_RAW DATA_.
****

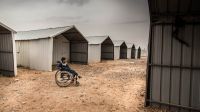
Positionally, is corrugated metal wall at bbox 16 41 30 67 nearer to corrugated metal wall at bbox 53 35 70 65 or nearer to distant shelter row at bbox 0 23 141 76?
distant shelter row at bbox 0 23 141 76

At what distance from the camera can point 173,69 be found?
8.30m

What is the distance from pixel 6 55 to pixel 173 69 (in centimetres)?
1215

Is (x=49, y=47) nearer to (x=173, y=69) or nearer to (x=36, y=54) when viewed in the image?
(x=36, y=54)

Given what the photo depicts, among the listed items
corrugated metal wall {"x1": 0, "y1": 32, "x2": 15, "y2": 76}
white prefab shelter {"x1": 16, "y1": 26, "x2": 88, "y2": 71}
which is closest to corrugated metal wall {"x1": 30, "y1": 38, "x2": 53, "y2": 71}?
white prefab shelter {"x1": 16, "y1": 26, "x2": 88, "y2": 71}

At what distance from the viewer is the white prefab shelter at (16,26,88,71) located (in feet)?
62.7

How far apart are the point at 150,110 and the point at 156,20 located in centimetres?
335

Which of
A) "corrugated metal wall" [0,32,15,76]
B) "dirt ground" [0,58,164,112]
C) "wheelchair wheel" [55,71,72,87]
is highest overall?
"corrugated metal wall" [0,32,15,76]

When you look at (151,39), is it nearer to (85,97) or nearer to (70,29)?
(85,97)

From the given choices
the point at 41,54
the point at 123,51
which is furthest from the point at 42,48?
the point at 123,51

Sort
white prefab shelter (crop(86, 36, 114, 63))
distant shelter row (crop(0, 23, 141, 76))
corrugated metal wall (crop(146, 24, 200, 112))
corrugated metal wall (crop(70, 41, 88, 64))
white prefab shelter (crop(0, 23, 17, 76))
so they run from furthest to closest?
white prefab shelter (crop(86, 36, 114, 63)) → corrugated metal wall (crop(70, 41, 88, 64)) → distant shelter row (crop(0, 23, 141, 76)) → white prefab shelter (crop(0, 23, 17, 76)) → corrugated metal wall (crop(146, 24, 200, 112))

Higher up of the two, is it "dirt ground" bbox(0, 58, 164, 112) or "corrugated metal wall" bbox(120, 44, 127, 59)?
"corrugated metal wall" bbox(120, 44, 127, 59)

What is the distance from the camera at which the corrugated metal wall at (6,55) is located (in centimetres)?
1585

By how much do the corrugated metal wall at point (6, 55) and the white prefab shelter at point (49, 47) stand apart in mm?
Answer: 3506

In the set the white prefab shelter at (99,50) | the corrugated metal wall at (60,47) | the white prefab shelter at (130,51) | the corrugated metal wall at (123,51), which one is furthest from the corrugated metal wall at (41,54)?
the white prefab shelter at (130,51)
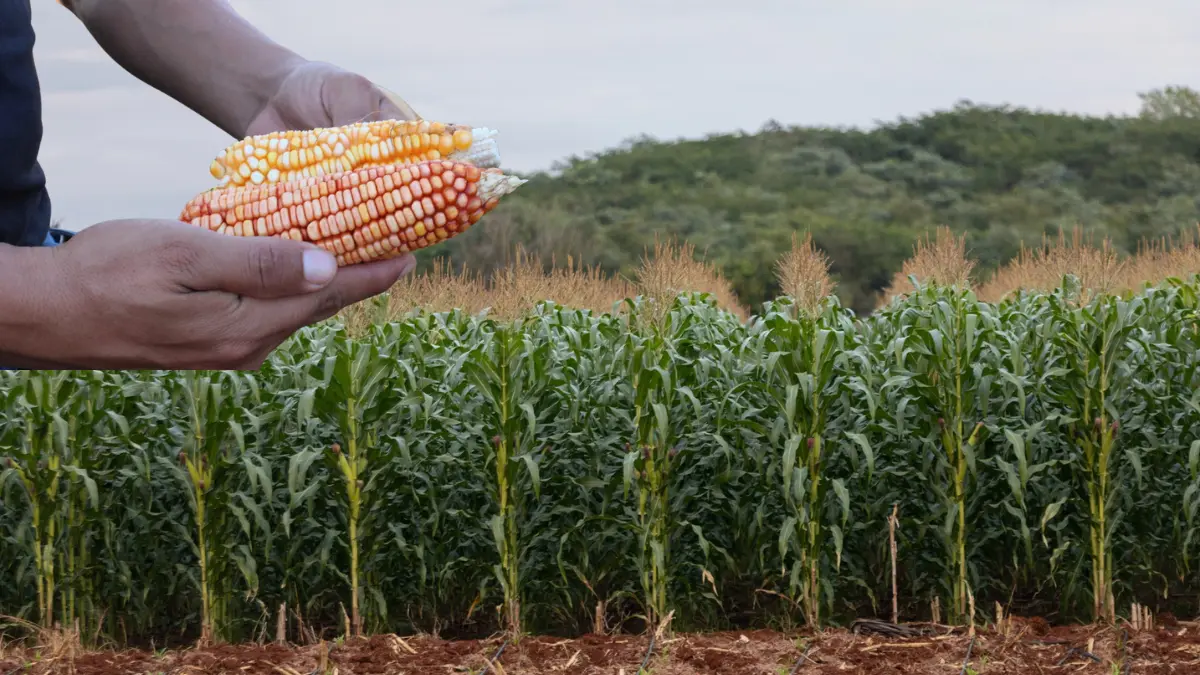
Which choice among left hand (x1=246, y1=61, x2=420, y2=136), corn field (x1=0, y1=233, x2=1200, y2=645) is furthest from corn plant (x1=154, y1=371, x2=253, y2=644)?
left hand (x1=246, y1=61, x2=420, y2=136)

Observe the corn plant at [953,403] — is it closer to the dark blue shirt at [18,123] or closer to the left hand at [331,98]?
the left hand at [331,98]

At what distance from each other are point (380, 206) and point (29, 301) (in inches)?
29.4

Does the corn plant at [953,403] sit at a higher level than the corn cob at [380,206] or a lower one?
lower

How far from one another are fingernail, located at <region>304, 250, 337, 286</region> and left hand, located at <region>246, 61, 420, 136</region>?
24.5 inches

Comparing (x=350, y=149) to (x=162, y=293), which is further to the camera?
(x=350, y=149)

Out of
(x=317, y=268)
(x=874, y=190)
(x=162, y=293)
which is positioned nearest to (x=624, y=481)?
(x=317, y=268)

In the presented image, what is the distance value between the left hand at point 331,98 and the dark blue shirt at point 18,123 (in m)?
0.64

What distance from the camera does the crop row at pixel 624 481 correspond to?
6.86 meters

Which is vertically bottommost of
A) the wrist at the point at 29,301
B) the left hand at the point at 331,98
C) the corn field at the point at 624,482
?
the corn field at the point at 624,482

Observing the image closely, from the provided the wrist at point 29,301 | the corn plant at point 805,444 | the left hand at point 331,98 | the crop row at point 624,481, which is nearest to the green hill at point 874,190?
the crop row at point 624,481

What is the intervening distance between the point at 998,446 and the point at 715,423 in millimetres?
1646

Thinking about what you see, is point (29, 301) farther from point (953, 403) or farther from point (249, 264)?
point (953, 403)

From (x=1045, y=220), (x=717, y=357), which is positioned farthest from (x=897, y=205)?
(x=717, y=357)

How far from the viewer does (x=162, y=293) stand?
2.46 meters
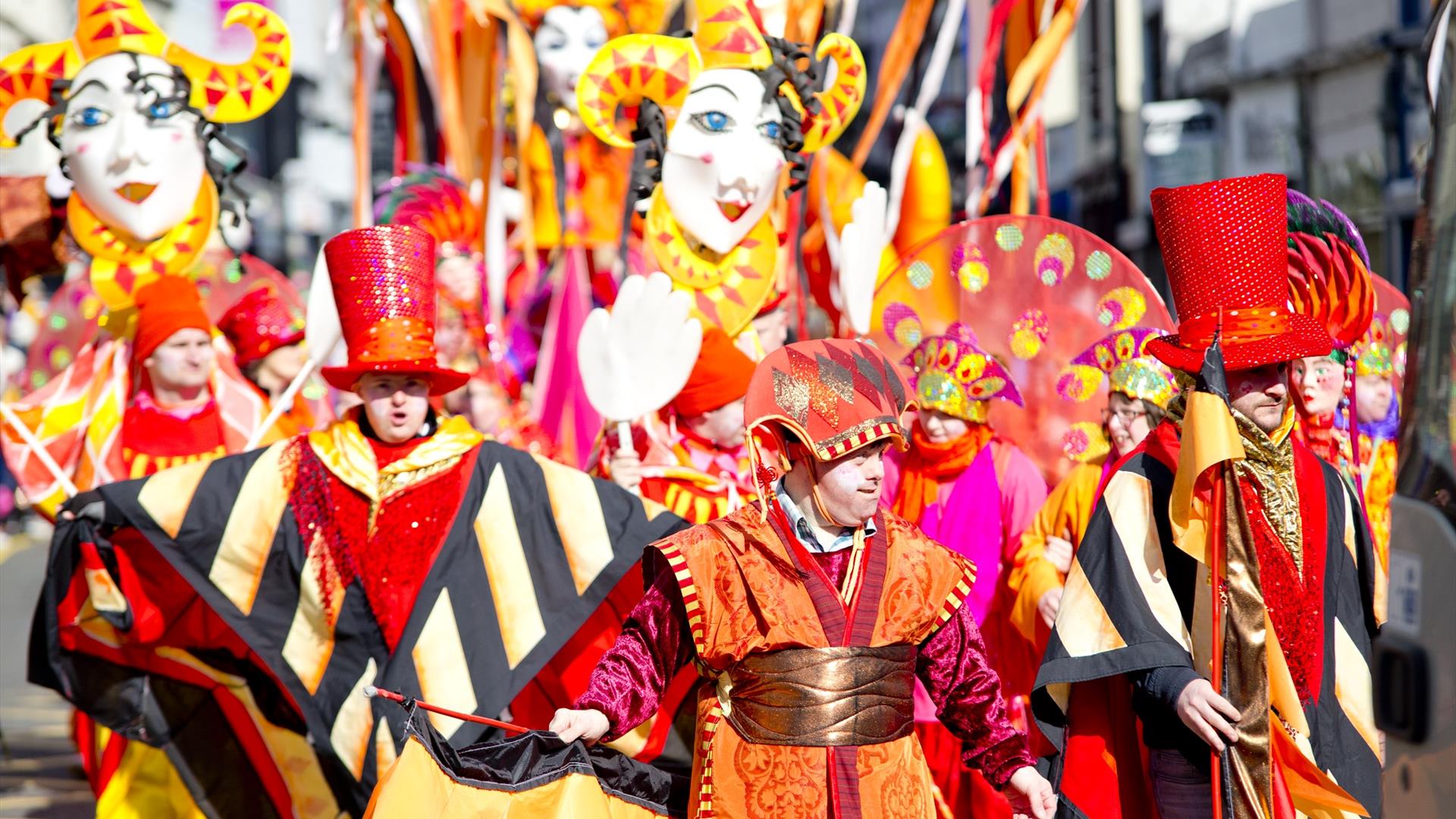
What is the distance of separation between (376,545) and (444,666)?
1.16 ft

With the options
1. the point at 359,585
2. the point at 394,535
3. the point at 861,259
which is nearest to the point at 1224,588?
the point at 394,535

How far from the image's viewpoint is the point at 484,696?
15.0 ft

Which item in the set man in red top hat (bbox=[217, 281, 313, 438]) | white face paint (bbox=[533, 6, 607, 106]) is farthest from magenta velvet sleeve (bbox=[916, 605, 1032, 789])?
white face paint (bbox=[533, 6, 607, 106])

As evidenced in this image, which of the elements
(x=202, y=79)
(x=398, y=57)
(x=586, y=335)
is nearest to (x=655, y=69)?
(x=586, y=335)

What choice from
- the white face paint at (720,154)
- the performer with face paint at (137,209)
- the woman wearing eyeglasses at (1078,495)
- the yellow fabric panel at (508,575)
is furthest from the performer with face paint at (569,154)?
the yellow fabric panel at (508,575)

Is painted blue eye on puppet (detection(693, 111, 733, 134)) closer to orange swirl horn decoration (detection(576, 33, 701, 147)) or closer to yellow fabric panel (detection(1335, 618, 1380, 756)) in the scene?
orange swirl horn decoration (detection(576, 33, 701, 147))

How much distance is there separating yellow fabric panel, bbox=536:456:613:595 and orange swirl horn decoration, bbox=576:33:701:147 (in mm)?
2172

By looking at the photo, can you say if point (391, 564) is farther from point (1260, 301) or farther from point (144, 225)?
point (144, 225)

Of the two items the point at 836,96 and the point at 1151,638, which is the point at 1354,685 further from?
the point at 836,96

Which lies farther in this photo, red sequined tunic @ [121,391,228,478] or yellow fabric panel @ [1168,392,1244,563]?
red sequined tunic @ [121,391,228,478]

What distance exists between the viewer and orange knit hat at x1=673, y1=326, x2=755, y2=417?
5633 mm

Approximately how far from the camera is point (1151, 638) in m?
3.54

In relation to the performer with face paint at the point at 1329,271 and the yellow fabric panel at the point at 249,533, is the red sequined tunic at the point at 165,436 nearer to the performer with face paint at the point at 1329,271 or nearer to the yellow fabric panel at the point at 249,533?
the yellow fabric panel at the point at 249,533

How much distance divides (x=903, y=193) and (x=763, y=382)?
5.15 meters
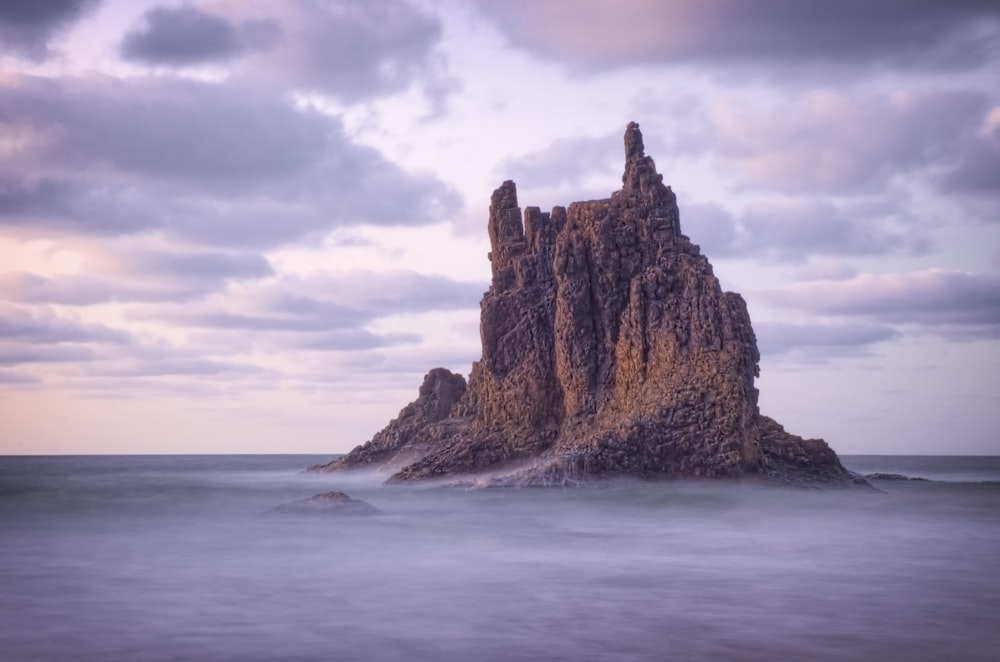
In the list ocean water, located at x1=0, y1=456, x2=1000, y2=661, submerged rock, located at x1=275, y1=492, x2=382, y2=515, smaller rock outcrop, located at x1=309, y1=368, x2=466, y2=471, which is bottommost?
ocean water, located at x1=0, y1=456, x2=1000, y2=661

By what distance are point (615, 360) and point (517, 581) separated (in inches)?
958

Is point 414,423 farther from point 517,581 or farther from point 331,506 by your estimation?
point 517,581

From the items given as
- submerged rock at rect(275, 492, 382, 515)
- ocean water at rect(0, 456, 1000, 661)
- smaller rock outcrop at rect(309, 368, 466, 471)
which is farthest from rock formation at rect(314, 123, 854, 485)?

****

Reproduce all of the lines above word for word, omitting the pictures.

_EXERCISE OUTPUT_.
Positionally, is corrugated metal wall at bbox 16 41 30 67 nearer to corrugated metal wall at bbox 53 35 70 65 or nearer to distant shelter row at bbox 0 23 141 76?
distant shelter row at bbox 0 23 141 76

At what distance from the camera can point 173,69 be found?
8.30m

What is the distance from pixel 6 55 to pixel 173 69 (in centimetres)?
1215

Is (x=49, y=47) nearer to (x=173, y=69) or nearer to (x=36, y=54) when viewed in the image?
(x=36, y=54)

Given what the photo depicts, among the listed items
corrugated metal wall {"x1": 0, "y1": 32, "x2": 15, "y2": 76}
white prefab shelter {"x1": 16, "y1": 26, "x2": 88, "y2": 71}
which is closest to corrugated metal wall {"x1": 30, "y1": 38, "x2": 53, "y2": 71}?
white prefab shelter {"x1": 16, "y1": 26, "x2": 88, "y2": 71}

At what distance from the viewer is the white prefab shelter at (16,26,88,71) located (in feet)?
62.7

How far apart are the point at 150,110 and the point at 156,20 located in centimetres?
335

Which of
A) "corrugated metal wall" [0,32,15,76]
B) "dirt ground" [0,58,164,112]
C) "wheelchair wheel" [55,71,72,87]
is highest overall?
"corrugated metal wall" [0,32,15,76]

When you look at (151,39), is it nearer to (85,97) or nearer to (70,29)?
(85,97)

From the given choices
the point at 41,54
the point at 123,51
which is furthest from the point at 42,48?
the point at 123,51

Sort
white prefab shelter (crop(86, 36, 114, 63))
distant shelter row (crop(0, 23, 141, 76))
corrugated metal wall (crop(146, 24, 200, 112))
corrugated metal wall (crop(70, 41, 88, 64))
white prefab shelter (crop(0, 23, 17, 76))
so they run from furthest to closest?
white prefab shelter (crop(86, 36, 114, 63)) → corrugated metal wall (crop(70, 41, 88, 64)) → distant shelter row (crop(0, 23, 141, 76)) → white prefab shelter (crop(0, 23, 17, 76)) → corrugated metal wall (crop(146, 24, 200, 112))

Higher up of the two, is it "dirt ground" bbox(0, 58, 164, 112) or "corrugated metal wall" bbox(120, 44, 127, 59)?
"corrugated metal wall" bbox(120, 44, 127, 59)

What is the distance from the camera at which the corrugated metal wall at (6,55) is located (in centimetres)?
1585

By how much do the corrugated metal wall at point (6, 55) and the white prefab shelter at point (49, 47) stand apart in mm?
Answer: 3506

In the set the white prefab shelter at (99,50) | the corrugated metal wall at (60,47) | the white prefab shelter at (130,51) | the corrugated metal wall at (123,51), which one is furthest from the corrugated metal wall at (41,54)?
the white prefab shelter at (130,51)
Which choice among left hand (x1=246, y1=61, x2=420, y2=136), corn field (x1=0, y1=233, x2=1200, y2=645) is furthest from corn plant (x1=154, y1=371, x2=253, y2=644)?
left hand (x1=246, y1=61, x2=420, y2=136)

Observe the corn plant at [953,403] — is it closer to the dark blue shirt at [18,123] or closer to the left hand at [331,98]?
the left hand at [331,98]

At what distance from each other are point (380, 206) and point (29, 301) (in inches)?
29.4

Does the corn plant at [953,403] sit at a higher level than the corn cob at [380,206] or a lower one?
lower

How far from one another are fingernail, located at <region>304, 250, 337, 286</region> and left hand, located at <region>246, 61, 420, 136</region>?
24.5 inches

Comparing (x=350, y=149) to (x=162, y=293), which is further to the camera?
(x=350, y=149)

Out of
(x=317, y=268)
(x=874, y=190)
(x=162, y=293)
which is positioned nearest to (x=624, y=481)?
(x=317, y=268)

In the presented image, what is the distance value between the left hand at point 331,98 and the dark blue shirt at point 18,123 (in m)?
0.64

What distance from the camera does the crop row at pixel 624 481 correspond to?
6.86 meters

Which is vertically bottommost of
A) the wrist at the point at 29,301
B) the left hand at the point at 331,98
C) the corn field at the point at 624,482
?
the corn field at the point at 624,482

Observing the image closely, from the provided the wrist at point 29,301 | the corn plant at point 805,444 | the left hand at point 331,98 | the crop row at point 624,481, which is nearest to the green hill at point 874,190?
the crop row at point 624,481

What is the intervening distance between the point at 998,446 and the point at 715,423 in millimetres?
1646

Thinking about what you see, is point (29, 301) farther from point (953, 403) or farther from point (249, 264)?
point (953, 403)

From (x=1045, y=220), (x=717, y=357), which is positioned farthest from (x=897, y=205)?
(x=717, y=357)

How far from the viewer does (x=162, y=293) stand?
2.46 meters
What is the distance of separation between (376,545) and (444,666)?
1.16 ft

With the options
1. the point at 359,585
2. the point at 394,535
3. the point at 861,259
which is nearest to the point at 1224,588?
the point at 394,535

How far from the image's viewpoint is the point at 484,696?
15.0 ft

Which item in the set man in red top hat (bbox=[217, 281, 313, 438]) | white face paint (bbox=[533, 6, 607, 106]) is farthest from magenta velvet sleeve (bbox=[916, 605, 1032, 789])?
white face paint (bbox=[533, 6, 607, 106])

As evidenced in this image, which of the elements
(x=202, y=79)
(x=398, y=57)
(x=586, y=335)
is nearest to (x=655, y=69)?
(x=586, y=335)

What choice from
- the white face paint at (720,154)
- the performer with face paint at (137,209)
- the woman wearing eyeglasses at (1078,495)
- the yellow fabric panel at (508,575)
is furthest from the performer with face paint at (569,154)?
the yellow fabric panel at (508,575)

Is painted blue eye on puppet (detection(693, 111, 733, 134)) closer to orange swirl horn decoration (detection(576, 33, 701, 147)) or closer to yellow fabric panel (detection(1335, 618, 1380, 756)) in the scene?
orange swirl horn decoration (detection(576, 33, 701, 147))

How much distance is there separating yellow fabric panel, bbox=536:456:613:595 and orange swirl horn decoration, bbox=576:33:701:147 (in mm)?
2172

By looking at the photo, can you say if point (391, 564) is farther from point (1260, 301) or farther from point (144, 225)?
point (144, 225)

Of the two items the point at 836,96 and the point at 1151,638, which is the point at 1354,685 further from?
the point at 836,96

Which lies farther in this photo, red sequined tunic @ [121,391,228,478] or yellow fabric panel @ [1168,392,1244,563]?
red sequined tunic @ [121,391,228,478]

What distance exists between the viewer and orange knit hat at x1=673, y1=326, x2=755, y2=417?
5633 mm

Approximately how far from the camera is point (1151, 638) in m?
3.54

In relation to the performer with face paint at the point at 1329,271 and the yellow fabric panel at the point at 249,533, is the red sequined tunic at the point at 165,436 nearer to the performer with face paint at the point at 1329,271 or nearer to the yellow fabric panel at the point at 249,533?
the yellow fabric panel at the point at 249,533

How much distance divides (x=903, y=193) and (x=763, y=382)?
5.15 meters
In the list ocean water, located at x1=0, y1=456, x2=1000, y2=661, submerged rock, located at x1=275, y1=492, x2=382, y2=515, smaller rock outcrop, located at x1=309, y1=368, x2=466, y2=471, which is bottommost?
ocean water, located at x1=0, y1=456, x2=1000, y2=661

By what distance are point (615, 360) and point (517, 581) separated (in inches)?
958

Is point 414,423 farther from point 517,581 or farther from point 331,506 by your estimation?
point 517,581

From the items given as
- submerged rock at rect(275, 492, 382, 515)
- ocean water at rect(0, 456, 1000, 661)
- smaller rock outcrop at rect(309, 368, 466, 471)
which is farthest from rock formation at rect(314, 123, 854, 485)?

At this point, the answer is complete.